◆ Your goal
Render every line of the listing below as a JSON list of strings, one string per line, skipping blank lines. Omit the pictures.

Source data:
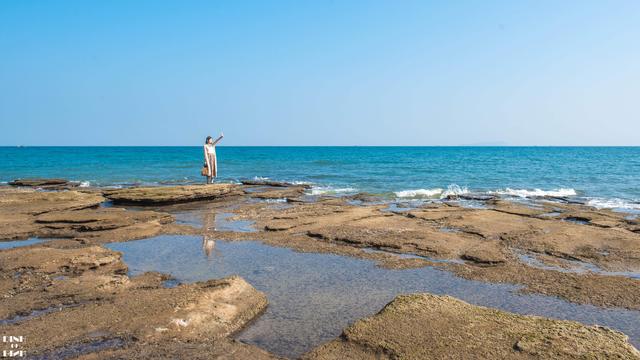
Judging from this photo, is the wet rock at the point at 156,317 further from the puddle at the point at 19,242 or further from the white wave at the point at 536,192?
the white wave at the point at 536,192

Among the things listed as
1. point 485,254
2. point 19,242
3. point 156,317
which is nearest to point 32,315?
point 156,317

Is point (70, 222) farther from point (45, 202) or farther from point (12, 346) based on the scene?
point (12, 346)

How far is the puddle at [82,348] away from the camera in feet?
15.1

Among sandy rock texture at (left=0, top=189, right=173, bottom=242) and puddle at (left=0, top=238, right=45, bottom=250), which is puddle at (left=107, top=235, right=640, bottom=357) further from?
puddle at (left=0, top=238, right=45, bottom=250)

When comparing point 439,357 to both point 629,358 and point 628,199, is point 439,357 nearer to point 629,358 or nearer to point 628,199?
point 629,358

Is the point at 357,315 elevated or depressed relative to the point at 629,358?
depressed

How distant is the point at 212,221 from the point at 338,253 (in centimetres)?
548

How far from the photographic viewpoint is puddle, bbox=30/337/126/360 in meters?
4.60

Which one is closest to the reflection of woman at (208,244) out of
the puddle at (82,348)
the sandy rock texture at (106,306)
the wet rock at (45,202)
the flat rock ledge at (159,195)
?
the sandy rock texture at (106,306)

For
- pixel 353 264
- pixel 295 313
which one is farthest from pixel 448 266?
pixel 295 313

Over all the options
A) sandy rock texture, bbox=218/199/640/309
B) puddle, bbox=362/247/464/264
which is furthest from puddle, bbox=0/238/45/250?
puddle, bbox=362/247/464/264

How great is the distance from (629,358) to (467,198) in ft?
58.4

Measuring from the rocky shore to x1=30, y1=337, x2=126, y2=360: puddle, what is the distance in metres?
0.02

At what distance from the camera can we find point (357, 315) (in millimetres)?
6246
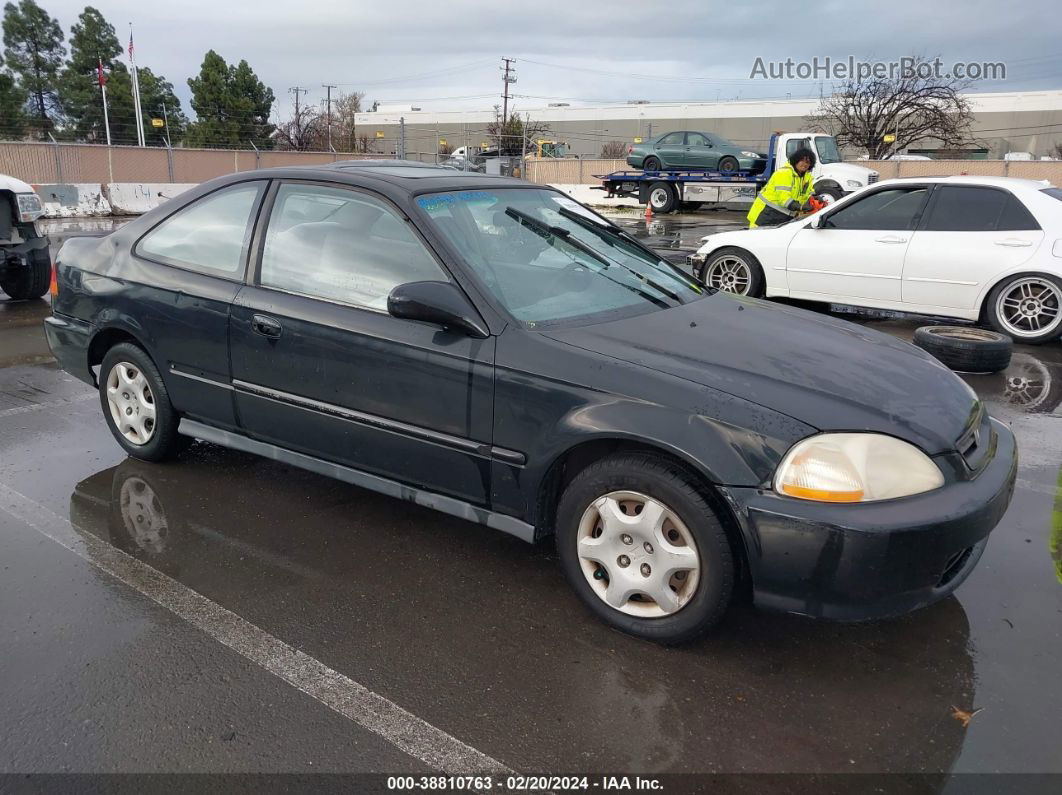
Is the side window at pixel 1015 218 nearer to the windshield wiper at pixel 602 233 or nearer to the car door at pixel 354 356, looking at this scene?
the windshield wiper at pixel 602 233

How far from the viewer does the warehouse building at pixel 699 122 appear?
58.4 metres

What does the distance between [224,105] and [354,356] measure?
172 ft

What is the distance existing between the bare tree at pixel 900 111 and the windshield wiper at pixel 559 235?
42.8 m

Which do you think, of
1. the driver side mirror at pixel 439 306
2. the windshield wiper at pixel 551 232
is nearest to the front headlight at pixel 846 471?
the driver side mirror at pixel 439 306

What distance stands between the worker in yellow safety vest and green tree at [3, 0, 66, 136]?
50245 mm

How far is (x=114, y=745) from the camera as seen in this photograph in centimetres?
240

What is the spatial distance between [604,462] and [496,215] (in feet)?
4.52

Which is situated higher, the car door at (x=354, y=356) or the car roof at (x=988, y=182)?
the car roof at (x=988, y=182)

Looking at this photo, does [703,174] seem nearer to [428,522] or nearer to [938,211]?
[938,211]

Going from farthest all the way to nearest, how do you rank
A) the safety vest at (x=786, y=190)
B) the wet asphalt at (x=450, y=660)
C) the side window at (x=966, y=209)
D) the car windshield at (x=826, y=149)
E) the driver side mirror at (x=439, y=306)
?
the car windshield at (x=826, y=149)
the safety vest at (x=786, y=190)
the side window at (x=966, y=209)
the driver side mirror at (x=439, y=306)
the wet asphalt at (x=450, y=660)

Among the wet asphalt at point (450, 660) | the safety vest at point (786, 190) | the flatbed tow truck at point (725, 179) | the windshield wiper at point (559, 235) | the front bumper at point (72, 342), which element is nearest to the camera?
the wet asphalt at point (450, 660)

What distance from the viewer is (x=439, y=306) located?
3053 millimetres

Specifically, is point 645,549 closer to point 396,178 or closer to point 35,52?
point 396,178

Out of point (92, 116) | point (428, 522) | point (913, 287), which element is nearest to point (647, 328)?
point (428, 522)
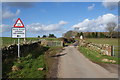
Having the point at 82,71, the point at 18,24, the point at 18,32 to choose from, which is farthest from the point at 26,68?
the point at 18,24

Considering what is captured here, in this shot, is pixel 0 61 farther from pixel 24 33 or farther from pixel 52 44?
pixel 52 44

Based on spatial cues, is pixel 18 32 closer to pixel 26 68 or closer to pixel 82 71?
pixel 26 68

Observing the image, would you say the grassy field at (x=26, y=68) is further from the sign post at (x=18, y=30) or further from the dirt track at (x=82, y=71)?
the sign post at (x=18, y=30)

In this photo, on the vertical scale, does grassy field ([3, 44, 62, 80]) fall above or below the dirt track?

◆ Worked solution
[
  "Judging from this photo, is the wet rock at the point at 156,317 further from the puddle at the point at 19,242 or further from the white wave at the point at 536,192?",
  "the white wave at the point at 536,192",
  "Among the things listed as",
  "1. point 485,254",
  "2. point 19,242",
  "3. point 156,317",
  "which is nearest to point 32,315?",
  "point 156,317",
  "Is point (70, 222) farther from point (45, 202) or farther from point (12, 346) based on the scene?",
  "point (12, 346)",
  "How far is the puddle at [82,348] away from the camera in feet?",
  "15.1",
  "Among sandy rock texture at (left=0, top=189, right=173, bottom=242) and puddle at (left=0, top=238, right=45, bottom=250), which is puddle at (left=107, top=235, right=640, bottom=357) further from?",
  "puddle at (left=0, top=238, right=45, bottom=250)",
  "When comparing point 439,357 to both point 629,358 and point 628,199, is point 439,357 nearer to point 629,358 or nearer to point 628,199?",
  "point 629,358",
  "Is the point at 357,315 elevated or depressed relative to the point at 629,358?",
  "depressed",
  "How distant is the point at 212,221 from the point at 338,253 (in centimetres)?",
  "548",
  "How far from the photographic viewpoint is puddle, bbox=30/337/126/360 in meters?",
  "4.60",
  "Which one is closest to the reflection of woman at (208,244) out of",
  "the puddle at (82,348)",
  "the sandy rock texture at (106,306)",
  "the wet rock at (45,202)",
  "the flat rock ledge at (159,195)",
  "?",
  "the sandy rock texture at (106,306)",
  "For",
  "- pixel 353 264",
  "- pixel 295 313",
  "which one is farthest from pixel 448 266?",
  "pixel 295 313",
  "Over all the options",
  "A) sandy rock texture, bbox=218/199/640/309",
  "B) puddle, bbox=362/247/464/264",
  "which is furthest from puddle, bbox=0/238/45/250?",
  "puddle, bbox=362/247/464/264",
  "How great is the distance from (629,358) to (467,198) in ft?",
  "58.4",
  "Measuring from the rocky shore to x1=30, y1=337, x2=126, y2=360: puddle, what is the distance in metres?",
  "0.02",
  "At what distance from the camera can we find point (357, 315) (in millimetres)?",
  "6246",
  "Is the side window at pixel 1015 218 nearer to the windshield wiper at pixel 602 233 or nearer to the car door at pixel 354 356, looking at this scene?",
  "the windshield wiper at pixel 602 233",
  "How far from the viewer does the warehouse building at pixel 699 122 appear?",
  "58.4 metres",
  "What does the distance between [224,105] and [354,356] measure?",
  "172 ft",
  "What is the distance existing between the bare tree at pixel 900 111 and the windshield wiper at pixel 559 235?",
  "42.8 m",
  "Which do you think, of",
  "1. the driver side mirror at pixel 439 306",
  "2. the windshield wiper at pixel 551 232",
  "is nearest to the front headlight at pixel 846 471?",
  "the driver side mirror at pixel 439 306",
  "What distance stands between the worker in yellow safety vest and green tree at [3, 0, 66, 136]?",
  "50245 mm",
  "How far is (x=114, y=745) from the camera as seen in this photograph in centimetres?",
  "240",
  "What is the spatial distance between [604,462] and [496,215] (in feet)?",
  "4.52",
  "Which is situated higher, the car door at (x=354, y=356) or the car roof at (x=988, y=182)?",
  "the car roof at (x=988, y=182)",
  "Looking at this photo, does [703,174] seem nearer to [428,522] or nearer to [938,211]?",
  "[938,211]",
  "Going from farthest all the way to nearest, how do you rank",
  "A) the safety vest at (x=786, y=190)",
  "B) the wet asphalt at (x=450, y=660)",
  "C) the side window at (x=966, y=209)",
  "D) the car windshield at (x=826, y=149)",
  "E) the driver side mirror at (x=439, y=306)",
  "?",
  "the car windshield at (x=826, y=149)",
  "the safety vest at (x=786, y=190)",
  "the side window at (x=966, y=209)",
  "the driver side mirror at (x=439, y=306)",
  "the wet asphalt at (x=450, y=660)",
  "Among the wet asphalt at point (450, 660) | the safety vest at point (786, 190) | the flatbed tow truck at point (725, 179) | the windshield wiper at point (559, 235) | the front bumper at point (72, 342), which element is nearest to the camera?",
  "the wet asphalt at point (450, 660)",
  "What distance from the viewer is (x=439, y=306) located?",
  "3053 millimetres",
  "Specifically, is point 645,549 closer to point 396,178 or closer to point 35,52?",
  "point 396,178",
  "Out of point (92, 116) | point (428, 522) | point (913, 287), which element is nearest to point (647, 328)?",
  "point (428, 522)",
  "Having the point at 82,71, the point at 18,24, the point at 18,32 to choose from, which is farthest from the point at 26,68?",
  "the point at 18,24",
  "Considering what is captured here, in this shot, is pixel 0 61 farther from pixel 24 33 or farther from pixel 52 44?",
  "pixel 52 44",
  "Based on spatial cues, is pixel 18 32 closer to pixel 26 68 or closer to pixel 82 71?",
  "pixel 26 68",
  "Observing the image, would you say the grassy field at (x=26, y=68) is further from the sign post at (x=18, y=30) or further from the dirt track at (x=82, y=71)?",
  "the sign post at (x=18, y=30)",
  "In this photo, on the vertical scale, does grassy field ([3, 44, 62, 80]) fall above or below the dirt track?"
]